One thing I'd advice you not to do tho is handing her the rulebook right away - it's a lot to digest and the full rulebook isn't necessarily composed in a very easy way to skim through and pick the important things... Don't let the rulebook steal your show and in the worst case daunt her.


----------



## Karnox

ah yeah, I know loads of regulars who come to the LGW every week so having a random battle isnt difficult at all, and even non regulars usually arrive hoping for a pick up game.

But yeah, usually our pace of game isnt too fast, its half and half socialising as it is playing warhammer so it wouldnt be too hard to follow.

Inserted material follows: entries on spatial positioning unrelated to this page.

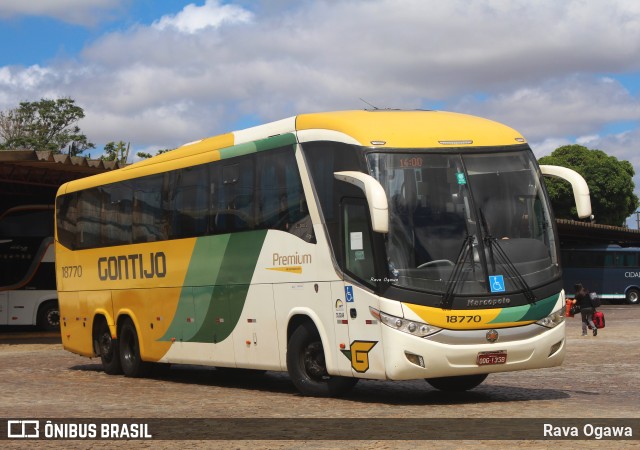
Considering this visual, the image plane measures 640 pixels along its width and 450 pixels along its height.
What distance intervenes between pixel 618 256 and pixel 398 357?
51397 mm

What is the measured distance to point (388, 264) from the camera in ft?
44.3

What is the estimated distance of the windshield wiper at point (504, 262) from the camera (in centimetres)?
1369

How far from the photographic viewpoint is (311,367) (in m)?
15.0

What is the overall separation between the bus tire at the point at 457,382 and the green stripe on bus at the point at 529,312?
6.44ft

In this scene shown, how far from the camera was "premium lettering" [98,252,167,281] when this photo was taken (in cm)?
1903

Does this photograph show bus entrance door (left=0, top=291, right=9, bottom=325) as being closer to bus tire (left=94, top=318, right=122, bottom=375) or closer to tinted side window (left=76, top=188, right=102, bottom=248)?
tinted side window (left=76, top=188, right=102, bottom=248)

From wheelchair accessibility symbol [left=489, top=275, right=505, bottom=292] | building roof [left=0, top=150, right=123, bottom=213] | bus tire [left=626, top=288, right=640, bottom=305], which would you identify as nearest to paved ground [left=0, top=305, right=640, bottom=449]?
wheelchair accessibility symbol [left=489, top=275, right=505, bottom=292]

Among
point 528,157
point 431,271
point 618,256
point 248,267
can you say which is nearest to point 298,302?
point 248,267

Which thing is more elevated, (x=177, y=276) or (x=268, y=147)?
(x=268, y=147)

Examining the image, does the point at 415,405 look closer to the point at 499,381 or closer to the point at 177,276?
the point at 499,381

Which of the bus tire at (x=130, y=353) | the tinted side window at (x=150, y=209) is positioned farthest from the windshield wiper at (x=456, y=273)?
the bus tire at (x=130, y=353)

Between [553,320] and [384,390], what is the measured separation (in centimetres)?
318

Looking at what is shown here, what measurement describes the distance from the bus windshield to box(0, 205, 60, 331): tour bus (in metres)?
26.8

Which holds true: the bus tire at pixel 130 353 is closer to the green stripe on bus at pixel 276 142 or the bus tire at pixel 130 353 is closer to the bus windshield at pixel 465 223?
the green stripe on bus at pixel 276 142
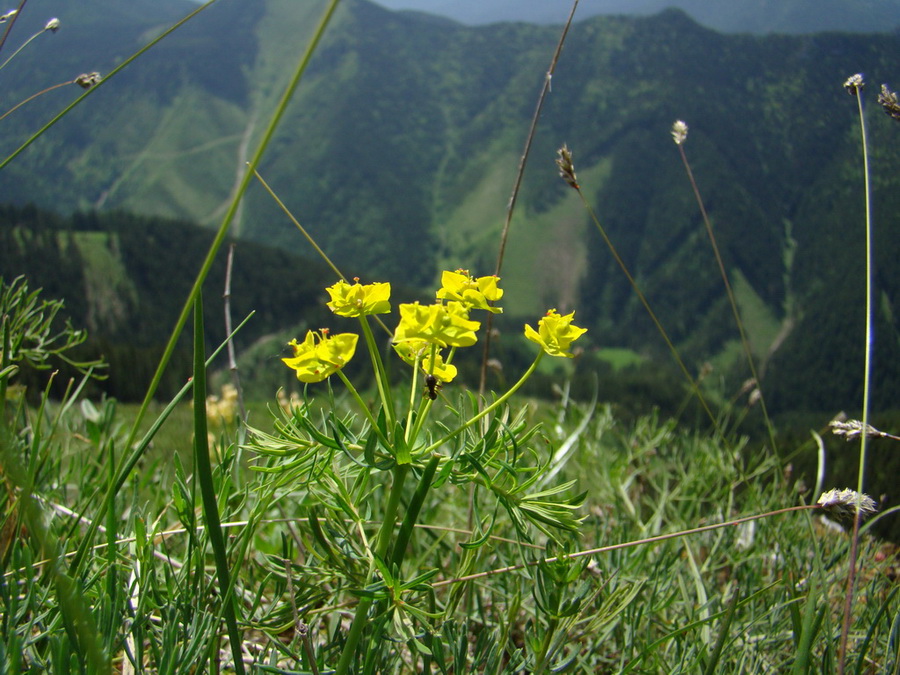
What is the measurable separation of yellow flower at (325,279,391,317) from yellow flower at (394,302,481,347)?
Answer: 0.12 m

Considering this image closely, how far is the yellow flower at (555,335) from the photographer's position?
1191mm

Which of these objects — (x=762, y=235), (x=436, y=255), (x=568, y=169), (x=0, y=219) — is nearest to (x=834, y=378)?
(x=762, y=235)

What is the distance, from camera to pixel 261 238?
168 metres

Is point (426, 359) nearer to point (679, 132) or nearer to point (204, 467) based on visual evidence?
point (204, 467)

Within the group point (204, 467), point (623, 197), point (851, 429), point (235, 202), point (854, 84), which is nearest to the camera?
point (235, 202)

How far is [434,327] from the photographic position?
1.03 metres

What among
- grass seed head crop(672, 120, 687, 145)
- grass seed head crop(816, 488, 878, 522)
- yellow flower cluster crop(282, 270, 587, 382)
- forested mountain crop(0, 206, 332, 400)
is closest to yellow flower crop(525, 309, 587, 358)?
yellow flower cluster crop(282, 270, 587, 382)

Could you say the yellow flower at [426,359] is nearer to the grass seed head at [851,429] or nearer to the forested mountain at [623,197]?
the grass seed head at [851,429]

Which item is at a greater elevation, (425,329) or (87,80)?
(87,80)

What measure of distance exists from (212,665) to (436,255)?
571ft

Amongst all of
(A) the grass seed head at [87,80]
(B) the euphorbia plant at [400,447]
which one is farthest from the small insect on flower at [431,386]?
(A) the grass seed head at [87,80]

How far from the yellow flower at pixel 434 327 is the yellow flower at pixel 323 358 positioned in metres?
0.11

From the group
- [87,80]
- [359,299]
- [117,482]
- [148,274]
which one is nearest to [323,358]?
[359,299]

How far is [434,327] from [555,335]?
0.98 feet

And in case any of the tables are full we have an elite retailer down the road from the GW that has 8 or so tables and always has a vacant spot to play on.

Oh well its not the bug hardback, its the battle for skull pass one, so its not too difficult. I consider it a good read from time to time, just to freshen up on the rules
Really need to get myself a 40k one though...


----------



## Vaz

I'm not too keen on the Saurus Cavalry models, and combined with their rules, I'd be more favourable to choose how the Kroxigors. If she wants to learn how to use them, then you could swap trolls for Kroxigors and Chaos Knights for Saurus Cavalry.


----------



## Karnox

I would, but sadly dont have any kroxigars and my knights are old knights, and not in great shape. Besides, their rules are the same as any other cavalry, just that they test for stupidity and are cold blooded. 
I agree they arent the best cavalry in the game but they will sufice for training purposes. I'm just more wondering if its an equally fair list. I didnt really count up points, just kinda matched up unit with unit.


----------



## Vaz

Well, certain mixes of Chaos Knights are the definition of the Super Heavy Class, which includes Bloodcrushers and Blood Knights.

The Chariot is quite nice though - despite it's low speed.

What you currently have though is fine - just proxy the models - one game, use the Trolls as they are, on another, use them as Kroxigor, and swap the COR for Knights.

Might need a rejig though. I think points values should be sort of mentioned, if not strictly adhered to.

I don't really see any real faults with either list - with the exception of a personal preference for Razordons (but I play tend to play water style with Lizards so that's a moot point), I would field much the same.

On the scar veteran one change I'd make is for the Blade of Burning Chotec, OR a Halberd with the magical venom. I've been running the latter on my Oldblood on Carnosaur, and it works wonders. (Magical S6 Poisoned Attacks, or S5, -4 to Armour Saves). Might give your Girlfriend a bit more of a statistical edge rather than relying on better generalship.


----------



## Karnox

well I dont want to confuse her with diffrent magic items, its just to say how magic items are used. And obviously she wouldnt be using her army all on her own, I would be guiding her as to what to use and how for the practice game, so the reliance on her own generalship wont really be needed.


----------



## neilbatte

I think that it's best to just throw people in at the deep end when teaching them to game.
My 8 year old wanted to play O&G so I tried basic games and it never really got him interested enough to play through the whole thing but when I gave him an army list using his favourite models and just worked through the questions as theyarose and explained why he was rolling dice he got through his first full game and now after a few more games just gets on with his turns with only a few little questions (I showed him one how his artillery works and how to guess ranges and now he seems to land his templates on my units with ridiculous accuracy)


----------



## Karnox

Yeah, thats what I think too. Step by step never works. 
Like if you want to learn a language. You could go study german in school for 4 years or go to germany and become a fluent speaker after half a year.


----------